## The exercise
Copy the items below word for word, starting with the first line and ending with the line that contains "point 769,1244 →", both included. Leave the pictures out of your answer.

## Input
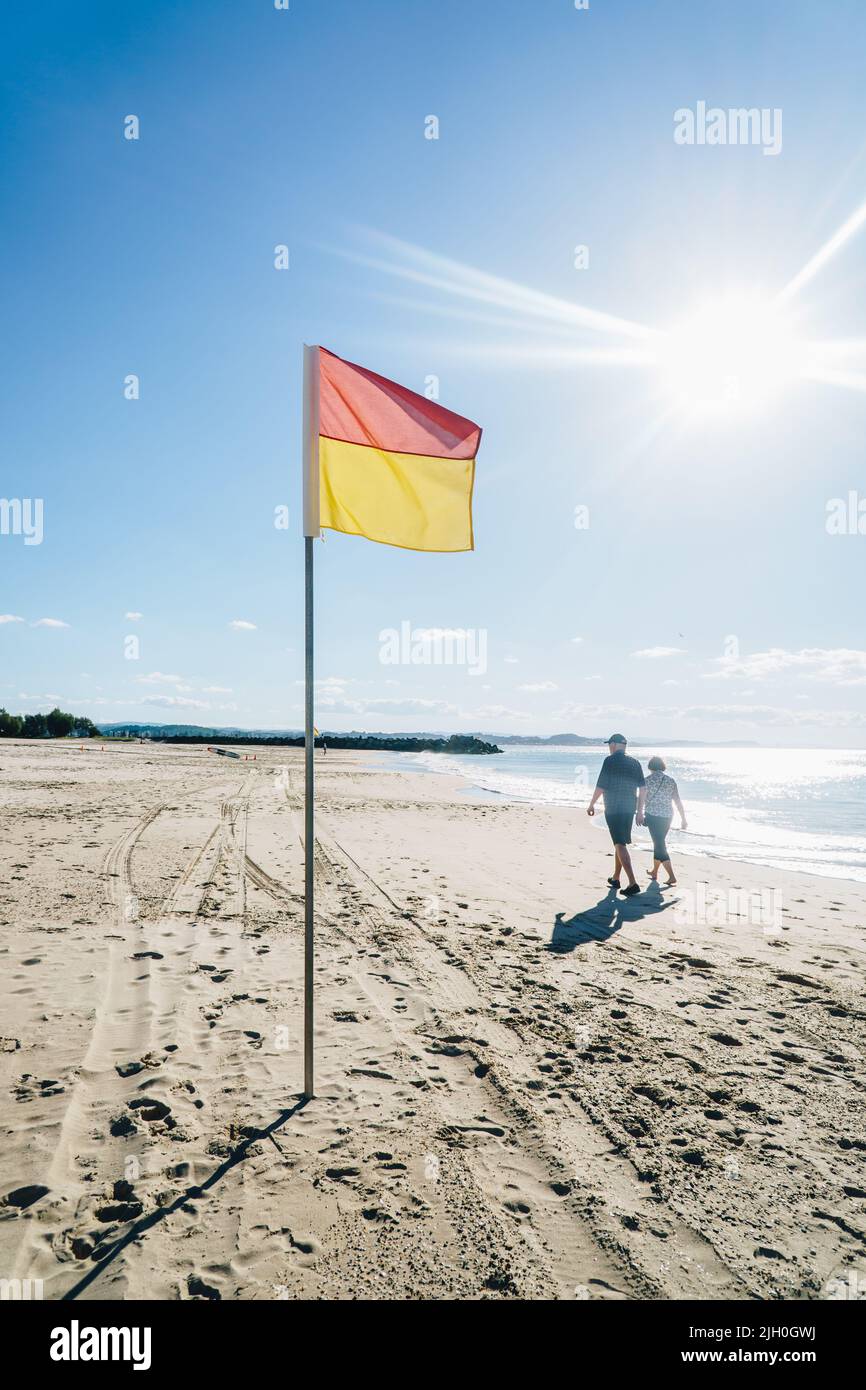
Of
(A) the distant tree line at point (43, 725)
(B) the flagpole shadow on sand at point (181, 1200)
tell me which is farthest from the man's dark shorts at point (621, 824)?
(A) the distant tree line at point (43, 725)

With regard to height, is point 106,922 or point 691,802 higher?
point 106,922

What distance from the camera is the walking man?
10.9 metres

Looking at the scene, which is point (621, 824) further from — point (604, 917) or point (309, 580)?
point (309, 580)

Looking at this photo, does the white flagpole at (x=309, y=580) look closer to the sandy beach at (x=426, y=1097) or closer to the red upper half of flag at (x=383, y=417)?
the red upper half of flag at (x=383, y=417)

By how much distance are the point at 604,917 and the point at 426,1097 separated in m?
5.45

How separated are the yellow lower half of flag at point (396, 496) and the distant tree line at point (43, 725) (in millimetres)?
92580

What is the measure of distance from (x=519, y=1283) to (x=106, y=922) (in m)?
6.77

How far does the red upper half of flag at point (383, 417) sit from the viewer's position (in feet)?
16.3

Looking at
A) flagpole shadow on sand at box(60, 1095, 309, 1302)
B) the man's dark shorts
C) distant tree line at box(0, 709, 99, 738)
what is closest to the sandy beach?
flagpole shadow on sand at box(60, 1095, 309, 1302)

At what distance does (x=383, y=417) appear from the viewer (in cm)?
530

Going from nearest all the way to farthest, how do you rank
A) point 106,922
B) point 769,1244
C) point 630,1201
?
point 769,1244 → point 630,1201 → point 106,922

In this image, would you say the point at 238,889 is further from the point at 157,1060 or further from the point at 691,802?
the point at 691,802

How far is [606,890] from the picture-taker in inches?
436

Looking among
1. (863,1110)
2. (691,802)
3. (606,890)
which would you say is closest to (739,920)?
(606,890)
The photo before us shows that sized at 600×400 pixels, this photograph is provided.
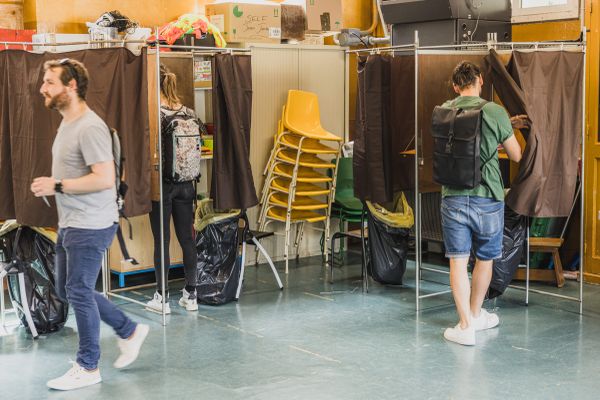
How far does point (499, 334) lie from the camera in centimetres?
529

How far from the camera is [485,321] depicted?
5.38 m

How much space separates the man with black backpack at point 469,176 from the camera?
4.91 meters

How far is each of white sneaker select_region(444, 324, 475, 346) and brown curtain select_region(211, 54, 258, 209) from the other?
167 centimetres

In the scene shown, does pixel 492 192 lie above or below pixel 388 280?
above

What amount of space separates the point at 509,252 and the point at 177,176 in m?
2.23

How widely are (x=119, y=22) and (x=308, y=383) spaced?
354 centimetres

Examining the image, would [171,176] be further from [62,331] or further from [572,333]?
[572,333]

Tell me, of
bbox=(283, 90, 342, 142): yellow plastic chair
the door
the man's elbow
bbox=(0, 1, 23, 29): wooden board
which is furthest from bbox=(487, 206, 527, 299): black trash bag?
bbox=(0, 1, 23, 29): wooden board

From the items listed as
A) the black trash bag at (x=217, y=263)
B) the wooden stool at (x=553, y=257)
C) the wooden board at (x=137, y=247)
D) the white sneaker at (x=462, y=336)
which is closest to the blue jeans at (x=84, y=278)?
the black trash bag at (x=217, y=263)

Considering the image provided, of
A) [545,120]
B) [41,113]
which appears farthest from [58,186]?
[545,120]

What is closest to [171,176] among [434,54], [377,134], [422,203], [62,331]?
[62,331]

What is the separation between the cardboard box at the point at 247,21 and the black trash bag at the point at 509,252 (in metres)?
2.57

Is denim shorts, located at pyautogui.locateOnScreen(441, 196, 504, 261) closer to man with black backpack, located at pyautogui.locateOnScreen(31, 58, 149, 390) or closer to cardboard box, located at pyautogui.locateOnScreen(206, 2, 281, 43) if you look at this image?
man with black backpack, located at pyautogui.locateOnScreen(31, 58, 149, 390)

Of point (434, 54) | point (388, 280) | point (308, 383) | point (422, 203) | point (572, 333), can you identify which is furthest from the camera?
point (422, 203)
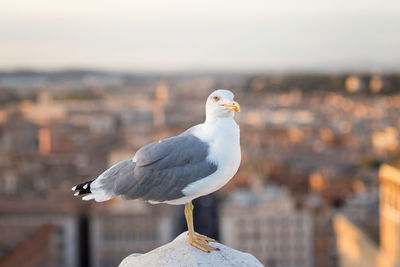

## Task output
Of
(A) the distant tree line at point (43, 725)
(B) the flagpole shadow on sand at point (181, 1200)
tell me which is farthest from the man's dark shorts at point (621, 824)?
(A) the distant tree line at point (43, 725)

With regard to height, is point 106,922 or point 691,802 higher?
point 106,922

What distance from the camera is the walking man?
10.9 metres

Looking at the scene, which is point (621, 824) further from — point (604, 917) or point (309, 580)?
point (309, 580)

Looking at this photo, does the white flagpole at (x=309, y=580) look closer to the sandy beach at (x=426, y=1097) or closer to the red upper half of flag at (x=383, y=417)?
the red upper half of flag at (x=383, y=417)

By how much distance are the point at 604,917 and the point at 426,1097 separated in m?
5.45

How separated are the yellow lower half of flag at point (396, 496) and the distant tree line at point (43, 725) (in millimetres)?
92580

What is the measure of distance from (x=519, y=1283) to (x=106, y=922) (in m)?
6.77

How far does the red upper half of flag at point (383, 417) sit from the viewer's position (in feet)?
16.3

Looking at
A) flagpole shadow on sand at box(60, 1095, 309, 1302)
B) the man's dark shorts
C) distant tree line at box(0, 709, 99, 738)
what is closest to the sandy beach?
flagpole shadow on sand at box(60, 1095, 309, 1302)

At what distance does (x=383, y=417) appear from the viewer (in cm)?
530

Going from nearest all the way to farthest, how do you rank
A) point 106,922
B) point 769,1244
C) point 630,1201
?
point 769,1244 → point 630,1201 → point 106,922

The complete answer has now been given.